U.S. Vice President Kamala Harris called Sunday for an “immediate cease-fire” in Gaza, in one of the strongest appeals yet from the Biden administration to halt the war.
“Given the immense scale of suffering in Gaza, there must be an immediate cease-fire,” Harris said to loud applause at a gathering to commemorate a major civil rights anniversary in Selma, Alabama.
The administration has been working with Egypt and Qatar to mediate a six-week pause in the fighting to get the remaining hostages held by Hamas out and to get scaled-up aid into Gaza, where the U.N. has warned that famine is looming.
Speaking at the Edmund Pettus Bridge, where 59 years ago state troopers beat U.S. civil rights marchers in what is known as Bloody Sunday, Harris said people in Gaza are starving.

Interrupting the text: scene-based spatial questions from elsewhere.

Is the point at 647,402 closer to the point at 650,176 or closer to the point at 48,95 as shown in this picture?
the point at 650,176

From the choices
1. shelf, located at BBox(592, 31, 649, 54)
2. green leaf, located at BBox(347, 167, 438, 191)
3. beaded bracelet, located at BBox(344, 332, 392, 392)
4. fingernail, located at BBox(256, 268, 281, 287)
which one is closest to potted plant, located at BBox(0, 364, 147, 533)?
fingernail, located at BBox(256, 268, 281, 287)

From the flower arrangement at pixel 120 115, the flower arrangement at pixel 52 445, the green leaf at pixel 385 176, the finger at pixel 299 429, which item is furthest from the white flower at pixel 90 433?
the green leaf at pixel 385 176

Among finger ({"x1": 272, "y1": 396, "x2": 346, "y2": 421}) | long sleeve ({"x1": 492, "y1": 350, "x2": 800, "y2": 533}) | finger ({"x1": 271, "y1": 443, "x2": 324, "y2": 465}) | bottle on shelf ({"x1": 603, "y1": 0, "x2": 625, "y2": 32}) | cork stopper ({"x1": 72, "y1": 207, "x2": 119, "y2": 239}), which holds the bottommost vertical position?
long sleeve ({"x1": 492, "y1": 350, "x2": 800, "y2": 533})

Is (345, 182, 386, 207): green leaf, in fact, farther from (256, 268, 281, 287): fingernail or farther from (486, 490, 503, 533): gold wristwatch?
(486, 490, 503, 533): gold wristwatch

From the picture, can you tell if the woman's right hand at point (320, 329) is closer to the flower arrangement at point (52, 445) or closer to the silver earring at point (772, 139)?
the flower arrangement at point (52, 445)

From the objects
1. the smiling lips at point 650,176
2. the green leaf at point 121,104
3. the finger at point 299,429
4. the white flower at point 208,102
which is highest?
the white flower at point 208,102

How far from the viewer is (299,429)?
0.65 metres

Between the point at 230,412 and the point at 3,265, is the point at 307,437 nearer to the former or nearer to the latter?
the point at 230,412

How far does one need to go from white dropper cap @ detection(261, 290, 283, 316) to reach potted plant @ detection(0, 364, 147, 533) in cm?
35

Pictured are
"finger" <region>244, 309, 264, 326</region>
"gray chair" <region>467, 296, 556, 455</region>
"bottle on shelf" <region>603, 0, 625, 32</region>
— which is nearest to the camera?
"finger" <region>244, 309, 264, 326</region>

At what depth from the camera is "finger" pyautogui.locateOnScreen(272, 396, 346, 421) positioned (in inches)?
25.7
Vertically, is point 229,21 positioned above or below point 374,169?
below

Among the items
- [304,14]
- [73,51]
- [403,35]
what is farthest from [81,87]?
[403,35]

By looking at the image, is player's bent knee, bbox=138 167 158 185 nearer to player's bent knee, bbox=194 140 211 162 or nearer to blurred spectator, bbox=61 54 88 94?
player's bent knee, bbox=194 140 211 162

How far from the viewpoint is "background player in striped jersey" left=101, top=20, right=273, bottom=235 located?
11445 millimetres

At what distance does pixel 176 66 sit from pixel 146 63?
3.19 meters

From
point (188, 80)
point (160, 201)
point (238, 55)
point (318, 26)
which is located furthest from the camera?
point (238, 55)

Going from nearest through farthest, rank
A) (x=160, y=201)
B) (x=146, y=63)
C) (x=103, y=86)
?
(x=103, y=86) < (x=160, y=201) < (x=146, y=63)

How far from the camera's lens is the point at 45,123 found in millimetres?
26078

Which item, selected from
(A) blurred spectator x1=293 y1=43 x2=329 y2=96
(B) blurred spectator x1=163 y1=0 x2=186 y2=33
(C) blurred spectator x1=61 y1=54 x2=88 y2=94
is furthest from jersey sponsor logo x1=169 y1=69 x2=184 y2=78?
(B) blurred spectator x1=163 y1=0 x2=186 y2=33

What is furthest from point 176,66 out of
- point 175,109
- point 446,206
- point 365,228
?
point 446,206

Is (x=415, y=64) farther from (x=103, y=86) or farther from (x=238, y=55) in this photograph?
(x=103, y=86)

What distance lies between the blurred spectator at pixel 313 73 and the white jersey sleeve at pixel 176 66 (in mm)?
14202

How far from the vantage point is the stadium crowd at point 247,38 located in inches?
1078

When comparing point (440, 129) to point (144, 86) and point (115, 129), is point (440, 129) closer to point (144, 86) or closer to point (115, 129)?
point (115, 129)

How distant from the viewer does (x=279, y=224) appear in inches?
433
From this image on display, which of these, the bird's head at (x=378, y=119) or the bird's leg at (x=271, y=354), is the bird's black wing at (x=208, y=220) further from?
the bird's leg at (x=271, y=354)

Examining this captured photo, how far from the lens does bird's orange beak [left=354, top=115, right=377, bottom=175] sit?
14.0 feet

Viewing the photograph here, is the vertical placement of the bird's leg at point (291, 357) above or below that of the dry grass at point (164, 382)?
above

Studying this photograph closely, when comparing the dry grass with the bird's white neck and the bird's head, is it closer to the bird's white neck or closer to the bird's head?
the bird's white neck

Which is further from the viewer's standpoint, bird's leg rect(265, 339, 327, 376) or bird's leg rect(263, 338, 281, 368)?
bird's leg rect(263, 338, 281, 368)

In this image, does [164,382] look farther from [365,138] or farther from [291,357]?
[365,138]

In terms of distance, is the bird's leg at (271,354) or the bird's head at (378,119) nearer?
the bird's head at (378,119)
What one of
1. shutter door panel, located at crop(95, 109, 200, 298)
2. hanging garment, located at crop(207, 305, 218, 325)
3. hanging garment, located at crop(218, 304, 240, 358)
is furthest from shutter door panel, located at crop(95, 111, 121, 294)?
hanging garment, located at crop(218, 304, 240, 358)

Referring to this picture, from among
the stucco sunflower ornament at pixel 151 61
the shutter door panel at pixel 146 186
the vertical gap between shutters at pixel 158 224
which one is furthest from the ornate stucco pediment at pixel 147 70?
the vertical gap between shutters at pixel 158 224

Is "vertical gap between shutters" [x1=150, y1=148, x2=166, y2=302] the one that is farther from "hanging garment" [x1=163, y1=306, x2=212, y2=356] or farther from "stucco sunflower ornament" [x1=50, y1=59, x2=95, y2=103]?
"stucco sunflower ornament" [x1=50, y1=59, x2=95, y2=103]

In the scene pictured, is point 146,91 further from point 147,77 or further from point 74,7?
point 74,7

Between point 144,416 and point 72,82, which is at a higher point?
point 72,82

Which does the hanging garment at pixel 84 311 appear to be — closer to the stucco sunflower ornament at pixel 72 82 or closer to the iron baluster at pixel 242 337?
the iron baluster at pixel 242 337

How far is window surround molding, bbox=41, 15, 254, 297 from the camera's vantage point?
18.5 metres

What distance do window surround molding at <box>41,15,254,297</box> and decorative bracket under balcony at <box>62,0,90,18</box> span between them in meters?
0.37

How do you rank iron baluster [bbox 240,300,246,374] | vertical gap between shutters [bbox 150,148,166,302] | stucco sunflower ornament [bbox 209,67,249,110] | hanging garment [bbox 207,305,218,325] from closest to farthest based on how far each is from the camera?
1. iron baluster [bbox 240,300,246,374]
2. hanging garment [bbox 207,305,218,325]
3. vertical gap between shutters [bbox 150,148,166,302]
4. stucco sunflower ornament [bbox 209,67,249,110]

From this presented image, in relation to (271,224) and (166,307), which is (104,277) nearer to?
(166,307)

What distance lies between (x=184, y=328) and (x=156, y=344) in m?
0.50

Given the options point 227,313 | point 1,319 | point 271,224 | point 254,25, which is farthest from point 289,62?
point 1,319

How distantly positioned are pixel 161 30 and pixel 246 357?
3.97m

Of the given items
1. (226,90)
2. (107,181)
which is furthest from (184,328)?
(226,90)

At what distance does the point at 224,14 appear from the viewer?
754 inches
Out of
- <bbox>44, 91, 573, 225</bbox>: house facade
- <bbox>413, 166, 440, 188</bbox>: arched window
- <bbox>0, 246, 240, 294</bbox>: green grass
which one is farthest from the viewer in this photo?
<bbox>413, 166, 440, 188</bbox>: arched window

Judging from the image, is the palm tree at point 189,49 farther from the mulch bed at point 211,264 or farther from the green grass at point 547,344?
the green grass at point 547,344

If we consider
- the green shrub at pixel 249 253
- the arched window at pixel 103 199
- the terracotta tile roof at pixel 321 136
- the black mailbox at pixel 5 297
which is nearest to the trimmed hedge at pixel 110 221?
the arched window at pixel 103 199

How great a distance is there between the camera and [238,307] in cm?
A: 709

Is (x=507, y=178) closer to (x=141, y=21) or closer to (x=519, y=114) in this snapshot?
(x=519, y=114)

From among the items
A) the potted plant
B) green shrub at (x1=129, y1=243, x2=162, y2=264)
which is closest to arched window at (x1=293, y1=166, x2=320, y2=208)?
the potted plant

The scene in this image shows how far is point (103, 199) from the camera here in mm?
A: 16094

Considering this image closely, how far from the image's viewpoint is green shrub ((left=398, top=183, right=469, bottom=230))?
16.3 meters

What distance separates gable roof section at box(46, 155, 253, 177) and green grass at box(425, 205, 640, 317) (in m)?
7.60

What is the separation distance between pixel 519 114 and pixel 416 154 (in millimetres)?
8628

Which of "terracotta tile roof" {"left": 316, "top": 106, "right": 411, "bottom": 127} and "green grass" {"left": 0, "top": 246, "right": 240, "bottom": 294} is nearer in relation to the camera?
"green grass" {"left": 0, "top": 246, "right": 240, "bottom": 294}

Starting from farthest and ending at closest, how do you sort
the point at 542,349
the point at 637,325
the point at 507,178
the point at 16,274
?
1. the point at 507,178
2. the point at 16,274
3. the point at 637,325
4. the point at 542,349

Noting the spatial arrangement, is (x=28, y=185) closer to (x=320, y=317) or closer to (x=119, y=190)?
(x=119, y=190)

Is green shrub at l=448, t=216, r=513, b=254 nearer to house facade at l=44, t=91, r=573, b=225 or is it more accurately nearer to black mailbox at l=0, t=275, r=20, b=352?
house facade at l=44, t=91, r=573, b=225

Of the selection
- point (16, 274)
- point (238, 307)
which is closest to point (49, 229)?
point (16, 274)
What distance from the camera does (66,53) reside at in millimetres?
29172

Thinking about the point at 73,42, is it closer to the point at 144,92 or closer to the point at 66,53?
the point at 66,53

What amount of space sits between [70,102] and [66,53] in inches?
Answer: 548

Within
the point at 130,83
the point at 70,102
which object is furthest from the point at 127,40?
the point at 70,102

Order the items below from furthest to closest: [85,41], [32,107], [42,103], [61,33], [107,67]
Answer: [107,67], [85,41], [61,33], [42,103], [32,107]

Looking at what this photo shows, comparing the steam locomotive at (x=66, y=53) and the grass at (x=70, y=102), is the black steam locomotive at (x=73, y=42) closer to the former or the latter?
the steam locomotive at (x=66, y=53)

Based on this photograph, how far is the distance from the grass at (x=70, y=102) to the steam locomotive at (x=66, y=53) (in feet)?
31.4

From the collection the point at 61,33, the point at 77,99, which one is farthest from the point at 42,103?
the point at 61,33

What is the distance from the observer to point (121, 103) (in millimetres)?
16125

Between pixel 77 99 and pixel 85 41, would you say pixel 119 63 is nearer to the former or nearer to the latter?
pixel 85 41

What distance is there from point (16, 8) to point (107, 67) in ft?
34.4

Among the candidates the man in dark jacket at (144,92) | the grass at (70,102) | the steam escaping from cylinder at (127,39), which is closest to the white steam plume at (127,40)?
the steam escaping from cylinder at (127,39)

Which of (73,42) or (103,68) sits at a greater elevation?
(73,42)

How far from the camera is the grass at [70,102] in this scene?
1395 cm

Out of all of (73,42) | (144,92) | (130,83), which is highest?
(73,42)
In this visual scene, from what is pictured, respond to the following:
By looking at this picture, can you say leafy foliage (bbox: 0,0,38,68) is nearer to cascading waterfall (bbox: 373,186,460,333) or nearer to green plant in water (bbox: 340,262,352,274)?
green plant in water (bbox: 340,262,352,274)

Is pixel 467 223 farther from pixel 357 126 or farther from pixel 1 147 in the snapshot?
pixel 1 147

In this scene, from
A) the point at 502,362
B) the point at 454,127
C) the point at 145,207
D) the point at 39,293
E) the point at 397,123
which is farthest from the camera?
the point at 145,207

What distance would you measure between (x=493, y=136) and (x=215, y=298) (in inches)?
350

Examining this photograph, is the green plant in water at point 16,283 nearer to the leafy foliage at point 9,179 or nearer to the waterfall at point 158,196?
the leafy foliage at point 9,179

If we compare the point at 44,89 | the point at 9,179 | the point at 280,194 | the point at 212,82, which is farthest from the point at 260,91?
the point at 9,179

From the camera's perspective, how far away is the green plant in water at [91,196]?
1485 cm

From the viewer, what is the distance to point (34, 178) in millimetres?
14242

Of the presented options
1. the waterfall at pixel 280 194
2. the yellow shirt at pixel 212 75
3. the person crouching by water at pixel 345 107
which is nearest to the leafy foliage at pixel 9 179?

“The conditions are inhumane, and our common humanity compels us to act,” she said. “The Israeli government must do more to significantly increase the flow of aid. No excuses.”
On Saturday, a joint operation by the U.S. and Jordanian Air Forces air dropped 38,000 meals along Gaza’s coastline. A senior U.S. official said air drops will be part of a “sustained effort” with international partners to scale up humanitarian assistance into Gaza.
Humanitarians use air drops as a method of last resort, because they are expensive, complex operations and cannot deliver the volume of aid that a truck could. Harris’s appeal comes ahead of a planned meeting Monday with Israeli war Cabinet member Benny Gantz at the White House.
Harris told the crowd in Selma that the “threat that Hamas poses to the people of Israel must be eliminated.” A White House official said the talks are expected to focus on Palestinian civilian casualties, securing a temporary cease-fire and the release of hostages, as well as increasing aid into the enclave.